Meteorologists will issue five-day hurricane forecasts beginning with the upcoming season, extending the three-day forecasts used since 1964, the National Oceanic and Atmospheric Administration said Monday.
The National Weather Service is lengthening the forecasts after a two-year test. The agency cites improvements in technology that will allow the five-day forecasts to be sufficiently accurate and the need for longer-range outlooks as coastal areas become more populated as reasons for the extension.
The Atlantic hurricane season begins June 1 and ends Nov. 30.

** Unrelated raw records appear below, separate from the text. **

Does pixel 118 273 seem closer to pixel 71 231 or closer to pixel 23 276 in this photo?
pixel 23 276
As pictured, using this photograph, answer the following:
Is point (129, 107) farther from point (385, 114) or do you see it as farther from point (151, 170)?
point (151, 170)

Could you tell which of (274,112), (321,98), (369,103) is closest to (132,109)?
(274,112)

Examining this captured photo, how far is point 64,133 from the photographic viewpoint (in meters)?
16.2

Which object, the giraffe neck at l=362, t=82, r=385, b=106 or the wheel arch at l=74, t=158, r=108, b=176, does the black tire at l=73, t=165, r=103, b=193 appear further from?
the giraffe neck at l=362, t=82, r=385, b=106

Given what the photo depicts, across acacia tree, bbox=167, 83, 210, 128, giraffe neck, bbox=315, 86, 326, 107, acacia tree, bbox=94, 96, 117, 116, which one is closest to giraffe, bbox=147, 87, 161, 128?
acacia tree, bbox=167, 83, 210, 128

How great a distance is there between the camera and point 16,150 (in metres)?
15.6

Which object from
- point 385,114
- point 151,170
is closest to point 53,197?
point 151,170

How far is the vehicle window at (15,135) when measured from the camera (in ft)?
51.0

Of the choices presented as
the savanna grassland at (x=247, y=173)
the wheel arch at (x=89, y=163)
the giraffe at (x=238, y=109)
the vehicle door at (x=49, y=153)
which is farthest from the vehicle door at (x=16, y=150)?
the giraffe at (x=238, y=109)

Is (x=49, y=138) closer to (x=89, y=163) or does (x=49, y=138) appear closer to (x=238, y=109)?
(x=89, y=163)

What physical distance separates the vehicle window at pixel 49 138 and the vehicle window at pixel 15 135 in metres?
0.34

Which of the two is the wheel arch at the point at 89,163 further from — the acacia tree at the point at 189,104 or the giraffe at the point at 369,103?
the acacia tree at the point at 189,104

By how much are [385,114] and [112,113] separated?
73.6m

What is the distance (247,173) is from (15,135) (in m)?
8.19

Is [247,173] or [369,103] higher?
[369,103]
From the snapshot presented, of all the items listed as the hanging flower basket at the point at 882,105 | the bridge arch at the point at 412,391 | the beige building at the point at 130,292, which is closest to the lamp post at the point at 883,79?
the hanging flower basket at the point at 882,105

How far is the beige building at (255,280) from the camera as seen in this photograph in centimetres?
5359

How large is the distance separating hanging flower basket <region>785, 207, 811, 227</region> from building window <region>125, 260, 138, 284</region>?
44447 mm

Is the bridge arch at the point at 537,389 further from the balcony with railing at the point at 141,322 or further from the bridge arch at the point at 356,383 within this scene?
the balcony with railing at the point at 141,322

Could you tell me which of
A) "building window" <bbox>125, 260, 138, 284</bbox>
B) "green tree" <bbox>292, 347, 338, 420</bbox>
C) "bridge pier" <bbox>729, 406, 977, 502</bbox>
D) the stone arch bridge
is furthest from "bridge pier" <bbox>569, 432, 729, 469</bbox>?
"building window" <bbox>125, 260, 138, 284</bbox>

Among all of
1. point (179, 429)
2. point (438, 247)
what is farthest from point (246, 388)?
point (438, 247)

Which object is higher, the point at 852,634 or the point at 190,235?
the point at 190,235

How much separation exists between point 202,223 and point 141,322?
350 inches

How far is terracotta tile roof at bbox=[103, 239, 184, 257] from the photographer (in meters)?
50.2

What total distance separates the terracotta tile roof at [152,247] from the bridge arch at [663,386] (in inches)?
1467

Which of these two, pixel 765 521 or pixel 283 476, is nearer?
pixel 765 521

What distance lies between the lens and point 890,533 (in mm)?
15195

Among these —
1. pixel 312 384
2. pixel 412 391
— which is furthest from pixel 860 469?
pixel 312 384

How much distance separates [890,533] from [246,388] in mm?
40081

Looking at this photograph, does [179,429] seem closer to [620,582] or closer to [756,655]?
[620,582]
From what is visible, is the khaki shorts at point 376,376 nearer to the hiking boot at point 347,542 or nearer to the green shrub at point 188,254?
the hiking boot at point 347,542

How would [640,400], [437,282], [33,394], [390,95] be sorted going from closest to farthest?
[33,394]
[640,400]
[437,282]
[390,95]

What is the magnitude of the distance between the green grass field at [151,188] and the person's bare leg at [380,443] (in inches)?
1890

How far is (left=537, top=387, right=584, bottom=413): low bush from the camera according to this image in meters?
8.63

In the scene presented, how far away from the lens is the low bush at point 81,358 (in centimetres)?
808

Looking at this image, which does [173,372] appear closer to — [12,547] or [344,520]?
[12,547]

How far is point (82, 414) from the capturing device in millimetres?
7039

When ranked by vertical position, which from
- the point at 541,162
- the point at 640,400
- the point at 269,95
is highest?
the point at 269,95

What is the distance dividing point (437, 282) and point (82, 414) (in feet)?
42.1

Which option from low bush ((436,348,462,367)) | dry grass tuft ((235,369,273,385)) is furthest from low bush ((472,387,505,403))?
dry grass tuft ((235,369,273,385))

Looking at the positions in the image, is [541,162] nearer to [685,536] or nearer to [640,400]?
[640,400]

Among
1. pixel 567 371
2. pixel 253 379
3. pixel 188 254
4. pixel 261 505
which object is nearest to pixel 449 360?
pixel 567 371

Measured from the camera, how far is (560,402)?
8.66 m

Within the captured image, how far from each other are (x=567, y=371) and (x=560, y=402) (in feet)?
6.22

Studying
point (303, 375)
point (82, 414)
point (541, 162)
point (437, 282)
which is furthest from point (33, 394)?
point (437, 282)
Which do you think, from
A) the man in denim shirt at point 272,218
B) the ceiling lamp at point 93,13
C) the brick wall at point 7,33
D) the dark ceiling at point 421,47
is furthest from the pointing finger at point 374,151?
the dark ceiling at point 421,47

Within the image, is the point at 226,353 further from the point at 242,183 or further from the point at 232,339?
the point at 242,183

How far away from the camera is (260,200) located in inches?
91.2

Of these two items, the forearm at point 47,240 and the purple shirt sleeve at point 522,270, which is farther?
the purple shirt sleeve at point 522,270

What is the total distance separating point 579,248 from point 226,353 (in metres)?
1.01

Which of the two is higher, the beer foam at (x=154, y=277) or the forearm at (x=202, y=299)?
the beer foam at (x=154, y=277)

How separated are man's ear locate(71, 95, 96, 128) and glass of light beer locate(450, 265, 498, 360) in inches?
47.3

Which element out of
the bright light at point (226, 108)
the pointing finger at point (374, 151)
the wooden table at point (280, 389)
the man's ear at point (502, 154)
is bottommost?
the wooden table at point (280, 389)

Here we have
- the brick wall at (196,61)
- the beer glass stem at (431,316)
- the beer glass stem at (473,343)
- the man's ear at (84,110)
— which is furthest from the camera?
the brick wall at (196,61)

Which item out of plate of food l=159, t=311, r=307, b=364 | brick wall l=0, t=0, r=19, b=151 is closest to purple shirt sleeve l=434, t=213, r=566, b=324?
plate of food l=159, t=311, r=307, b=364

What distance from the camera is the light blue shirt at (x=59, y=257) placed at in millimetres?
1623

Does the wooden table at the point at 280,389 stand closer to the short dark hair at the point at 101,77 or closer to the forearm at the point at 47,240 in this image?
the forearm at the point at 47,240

"This five-day forecast provides a valuable planning and preparedness tool and is a tangible step forward in our efforts to protect lives and property, and enhance the U.S. economy," said James R. Mahoney, NOAA deputy administrator.
The new forecast will be useful for those who need more than three days to move themselves and their property, such as the U.S. Navy, Mahoney said.
"U.S. Navy interest in the longer range forecasts are driven by the lengthy time required to protect major shore activities, move ships at port or divert those at sea," said Capt. Jeff Bacon, Commander of the Naval Atlantic Meteorology and Oceanography Center.
The National Hurricane Center went through a rigorous set of experiments 2001 and 2002 to test its capability to issue five-day forecasts, said Max Mayfield, the hurricane center's director.
Data from those tests indicate the extended forecasts will be as accurate as three-day forecasts issued 15 years ago, Mayfield said.